**Required work:** All entries shown below must be given again word for word.

--- START ---

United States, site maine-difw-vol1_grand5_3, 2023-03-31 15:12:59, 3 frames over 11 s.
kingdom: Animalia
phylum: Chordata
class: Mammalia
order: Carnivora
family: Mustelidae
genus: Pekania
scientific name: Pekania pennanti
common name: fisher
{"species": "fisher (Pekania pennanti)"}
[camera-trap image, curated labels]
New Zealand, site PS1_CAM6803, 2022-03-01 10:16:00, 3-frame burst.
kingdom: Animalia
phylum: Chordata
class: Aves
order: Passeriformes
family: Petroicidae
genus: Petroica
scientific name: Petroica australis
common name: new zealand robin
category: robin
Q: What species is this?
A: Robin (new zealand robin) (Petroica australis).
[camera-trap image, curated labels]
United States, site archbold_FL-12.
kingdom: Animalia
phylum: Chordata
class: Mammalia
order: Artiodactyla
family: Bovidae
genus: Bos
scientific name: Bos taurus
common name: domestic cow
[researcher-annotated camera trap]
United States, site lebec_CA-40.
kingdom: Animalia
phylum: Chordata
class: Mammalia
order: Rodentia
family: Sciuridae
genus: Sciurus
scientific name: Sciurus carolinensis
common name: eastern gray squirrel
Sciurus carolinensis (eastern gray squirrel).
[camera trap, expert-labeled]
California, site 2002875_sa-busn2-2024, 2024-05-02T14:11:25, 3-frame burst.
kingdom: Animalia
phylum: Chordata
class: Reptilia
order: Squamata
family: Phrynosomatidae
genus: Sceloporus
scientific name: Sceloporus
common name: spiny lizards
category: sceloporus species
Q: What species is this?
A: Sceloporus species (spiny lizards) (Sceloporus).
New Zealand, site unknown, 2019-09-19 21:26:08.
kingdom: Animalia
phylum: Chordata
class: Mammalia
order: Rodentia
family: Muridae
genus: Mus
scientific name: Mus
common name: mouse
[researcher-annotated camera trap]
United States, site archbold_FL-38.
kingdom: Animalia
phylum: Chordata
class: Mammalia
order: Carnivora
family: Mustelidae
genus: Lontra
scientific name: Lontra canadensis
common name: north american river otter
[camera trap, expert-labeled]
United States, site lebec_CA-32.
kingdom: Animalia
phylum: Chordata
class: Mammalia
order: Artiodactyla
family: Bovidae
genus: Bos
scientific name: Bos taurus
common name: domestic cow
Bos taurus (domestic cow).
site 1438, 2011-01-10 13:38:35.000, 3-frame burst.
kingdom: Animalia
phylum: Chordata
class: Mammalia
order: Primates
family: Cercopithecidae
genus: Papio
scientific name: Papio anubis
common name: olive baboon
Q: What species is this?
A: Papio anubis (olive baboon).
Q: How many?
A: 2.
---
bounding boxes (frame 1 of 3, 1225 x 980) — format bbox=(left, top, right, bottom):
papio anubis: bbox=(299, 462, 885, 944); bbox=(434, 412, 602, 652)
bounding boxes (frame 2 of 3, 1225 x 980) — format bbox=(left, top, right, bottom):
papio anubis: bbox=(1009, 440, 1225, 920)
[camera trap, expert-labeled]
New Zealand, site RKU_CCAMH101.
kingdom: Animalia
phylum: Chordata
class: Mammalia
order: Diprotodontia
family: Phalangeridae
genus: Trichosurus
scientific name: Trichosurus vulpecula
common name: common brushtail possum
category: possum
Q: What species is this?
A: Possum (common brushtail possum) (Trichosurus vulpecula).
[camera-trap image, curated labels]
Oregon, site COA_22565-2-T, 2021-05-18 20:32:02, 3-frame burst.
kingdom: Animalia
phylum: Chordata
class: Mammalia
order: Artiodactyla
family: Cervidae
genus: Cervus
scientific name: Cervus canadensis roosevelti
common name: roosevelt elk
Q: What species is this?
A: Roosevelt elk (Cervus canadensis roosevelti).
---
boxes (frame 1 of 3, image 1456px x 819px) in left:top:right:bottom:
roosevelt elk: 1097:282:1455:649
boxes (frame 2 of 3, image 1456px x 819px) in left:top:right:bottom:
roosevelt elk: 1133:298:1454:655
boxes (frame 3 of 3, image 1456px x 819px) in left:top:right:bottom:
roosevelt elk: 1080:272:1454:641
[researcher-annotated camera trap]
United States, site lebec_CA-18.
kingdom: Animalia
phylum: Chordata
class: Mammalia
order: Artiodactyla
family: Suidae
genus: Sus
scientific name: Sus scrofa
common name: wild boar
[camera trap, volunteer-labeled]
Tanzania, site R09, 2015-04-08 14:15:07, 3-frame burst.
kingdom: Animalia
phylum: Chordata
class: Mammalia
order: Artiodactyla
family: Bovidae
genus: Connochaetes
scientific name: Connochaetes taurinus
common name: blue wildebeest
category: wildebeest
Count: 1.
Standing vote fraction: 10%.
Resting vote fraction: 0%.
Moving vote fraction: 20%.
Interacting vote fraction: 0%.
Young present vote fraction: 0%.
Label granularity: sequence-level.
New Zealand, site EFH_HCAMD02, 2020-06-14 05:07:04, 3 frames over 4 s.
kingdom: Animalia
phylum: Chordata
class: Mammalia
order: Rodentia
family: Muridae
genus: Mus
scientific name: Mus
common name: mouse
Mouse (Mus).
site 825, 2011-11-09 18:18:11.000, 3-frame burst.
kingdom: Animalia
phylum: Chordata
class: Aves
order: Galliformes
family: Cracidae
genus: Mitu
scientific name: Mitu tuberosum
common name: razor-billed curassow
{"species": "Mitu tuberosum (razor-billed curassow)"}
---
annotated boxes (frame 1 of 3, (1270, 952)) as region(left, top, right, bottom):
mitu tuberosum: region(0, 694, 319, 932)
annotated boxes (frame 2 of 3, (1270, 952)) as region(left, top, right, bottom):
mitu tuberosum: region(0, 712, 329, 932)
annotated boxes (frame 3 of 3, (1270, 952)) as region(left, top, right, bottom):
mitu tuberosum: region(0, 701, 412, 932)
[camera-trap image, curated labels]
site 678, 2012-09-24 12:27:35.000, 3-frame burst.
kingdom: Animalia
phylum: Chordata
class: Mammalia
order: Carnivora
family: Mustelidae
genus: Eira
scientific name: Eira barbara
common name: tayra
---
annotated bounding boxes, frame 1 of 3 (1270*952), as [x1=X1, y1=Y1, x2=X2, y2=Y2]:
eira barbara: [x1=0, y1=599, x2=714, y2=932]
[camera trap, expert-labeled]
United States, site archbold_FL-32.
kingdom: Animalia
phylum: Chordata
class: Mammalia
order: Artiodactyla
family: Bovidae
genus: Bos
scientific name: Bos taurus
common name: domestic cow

--- END ---

**Result of this task:**
United States, site maine-difw-vol1_grand5_3, 2023-03-31 15:12:59, 3 frames over 11 s.
kingdom: Animalia
phylum: Chordata
class: Mammalia
order: Carnivora
family: Mustelidae
genus: Pekania
scientific name: Pekania pennanti
common name: fisher
{"species": "fisher (Pekania pennanti)"}
[camera-trap image, curated labels]
New Zealand, site PS1_CAM6803, 2022-03-01 10:16:00, 3-frame burst.
kingdom: Animalia
phylum: Chordata
class: Aves
order: Passeriformes
family: Petroicidae
genus: Petroica
scientific name: Petroica australis
common name: new zealand robin
category: robin
Q: What species is this?
A: Robin (new zealand robin) (Petroica australis).
[camera-trap image, curated labels]
United States, site archbold_FL-12.
kingdom: Animalia
phylum: Chordata
class: Mammalia
order: Artiodactyla
family: Bovidae
genus: Bos
scientific name: Bos taurus
common name: domestic cow
[researcher-annotated camera trap]
United States, site lebec_CA-40.
kingdom: Animalia
phylum: Chordata
class: Mammalia
order: Rodentia
family: Sciuridae
genus: Sciurus
scientific name: Sciurus carolinensis
common name: eastern gray squirrel
Sciurus carolinensis (eastern gray squirrel).
[camera trap, expert-labeled]
California, site 2002875_sa-busn2-2024, 2024-05-02T14:11:25, 3-frame burst.
kingdom: Animalia
phylum: Chordata
class: Reptilia
order: Squamata
family: Phrynosomatidae
genus: Sceloporus
scientific name: Sceloporus
common name: spiny lizards
category: sceloporus species
Q: What species is this?
A: Sceloporus species (spiny lizards) (Sceloporus).
New Zealand, site unknown, 2019-09-19 21:26:08.
kingdom: Animalia
phylum: Chordata
class: Mammalia
order: Rodentia
family: Muridae
genus: Mus
scientific name: Mus
common name: mouse
[researcher-annotated camera trap]
United States, site archbold_FL-38.
kingdom: Animalia
phylum: Chordata
class: Mammalia
order: Carnivora
family: Mustelidae
genus: Lontra
scientific name: Lontra canadensis
common name: north american river otter
[camera trap, expert-labeled]
United States, site lebec_CA-32.
kingdom: Animalia
phylum: Chordata
class: Mammalia
order: Artiodactyla
family: Bovidae
genus: Bos
scientific name: Bos taurus
common name: domestic cow
Bos taurus (domestic cow).
site 1438, 2011-01-10 13:38:35.000, 3-frame burst.
kingdom: Animalia
phylum: Chordata
class: Mammalia
order: Primates
family: Cercopithecidae
genus: Papio
scientific name: Papio anubis
common name: olive baboon
Q: What species is this?
A: Papio anubis (olive baboon).
Q: How many?
A: 2.
---
bounding boxes (frame 1 of 3, 1225 x 980) — format bbox=(left, top, right, bottom):
papio anubis: bbox=(299, 462, 885, 944); bbox=(434, 412, 602, 652)
bounding boxes (frame 2 of 3, 1225 x 980) — format bbox=(left, top, right, bottom):
papio anubis: bbox=(1009, 440, 1225, 920)
[camera trap, expert-labeled]
New Zealand, site RKU_CCAMH101.
kingdom: Animalia
phylum: Chordata
class: Mammalia
order: Diprotodontia
family: Phalangeridae
genus: Trichosurus
scientific name: Trichosurus vulpecula
common name: common brushtail possum
category: possum
Q: What species is this?
A: Possum (common brushtail possum) (Trichosurus vulpecula).
[camera-trap image, curated labels]
Oregon, site COA_22565-2-T, 2021-05-18 20:32:02, 3-frame burst.
kingdom: Animalia
phylum: Chordata
class: Mammalia
order: Artiodactyla
family: Cervidae
genus: Cervus
scientific name: Cervus canadensis roosevelti
common name: roosevelt elk
Q: What species is this?
A: Roosevelt elk (Cervus canadensis roosevelti).
---
boxes (frame 1 of 3, image 1456px x 819px) in left:top:right:bottom:
roosevelt elk: 1097:282:1455:649
boxes (frame 2 of 3, image 1456px x 819px) in left:top:right:bottom:
roosevelt elk: 1133:298:1454:655
boxes (frame 3 of 3, image 1456px x 819px) in left:top:right:bottom:
roosevelt elk: 1080:272:1454:641
[researcher-annotated camera trap]
United States, site lebec_CA-18.
kingdom: Animalia
phylum: Chordata
class: Mammalia
order: Artiodactyla
family: Suidae
genus: Sus
scientific name: Sus scrofa
common name: wild boar
[camera trap, volunteer-labeled]
Tanzania, site R09, 2015-04-08 14:15:07, 3-frame burst.
kingdom: Animalia
phylum: Chordata
class: Mammalia
order: Artiodactyla
family: Bovidae
genus: Connochaetes
scientific name: Connochaetes taurinus
common name: blue wildebeest
category: wildebeest
Count: 1.
Standing vote fraction: 10%.
Resting vote fraction: 0%.
Moving vote fraction: 20%.
Interacting vote fraction: 0%.
Young present vote fraction: 0%.
Label granularity: sequence-level.
New Zealand, site EFH_HCAMD02, 2020-06-14 05:07:04, 3 frames over 4 s.
kingdom: Animalia
phylum: Chordata
class: Mammalia
order: Rodentia
family: Muridae
genus: Mus
scientific name: Mus
common name: mouse
Mouse (Mus).
site 825, 2011-11-09 18:18:11.000, 3-frame burst.
kingdom: Animalia
phylum: Chordata
class: Aves
order: Galliformes
family: Cracidae
genus: Mitu
scientific name: Mitu tuberosum
common name: razor-billed curassow
{"species": "Mitu tuberosum (razor-billed curassow)"}
---
annotated boxes (frame 1 of 3, (1270, 952)) as region(left, top, right, bottom):
mitu tuberosum: region(0, 694, 319, 932)
annotated boxes (frame 2 of 3, (1270, 952)) as region(left, top, right, bottom):
mitu tuberosum: region(0, 712, 329, 932)
annotated boxes (frame 3 of 3, (1270, 952)) as region(left, top, right, bottom):
mitu tuberosum: region(0, 701, 412, 932)
[camera-trap image, curated labels]
site 678, 2012-09-24 12:27:35.000, 3-frame burst.
kingdom: Animalia
phylum: Chordata
class: Mammalia
order: Carnivora
family: Mustelidae
genus: Eira
scientific name: Eira barbara
common name: tayra
---
annotated bounding boxes, frame 1 of 3 (1270*952), as [x1=X1, y1=Y1, x2=X2, y2=Y2]:
eira barbara: [x1=0, y1=599, x2=714, y2=932]
[camera trap, expert-labeled]
United States, site archbold_FL-32.
kingdom: Animalia
phylum: Chordata
class: Mammalia
order: Artiodactyla
family: Bovidae
genus: Bos
scientific name: Bos taurus
common name: domestic cow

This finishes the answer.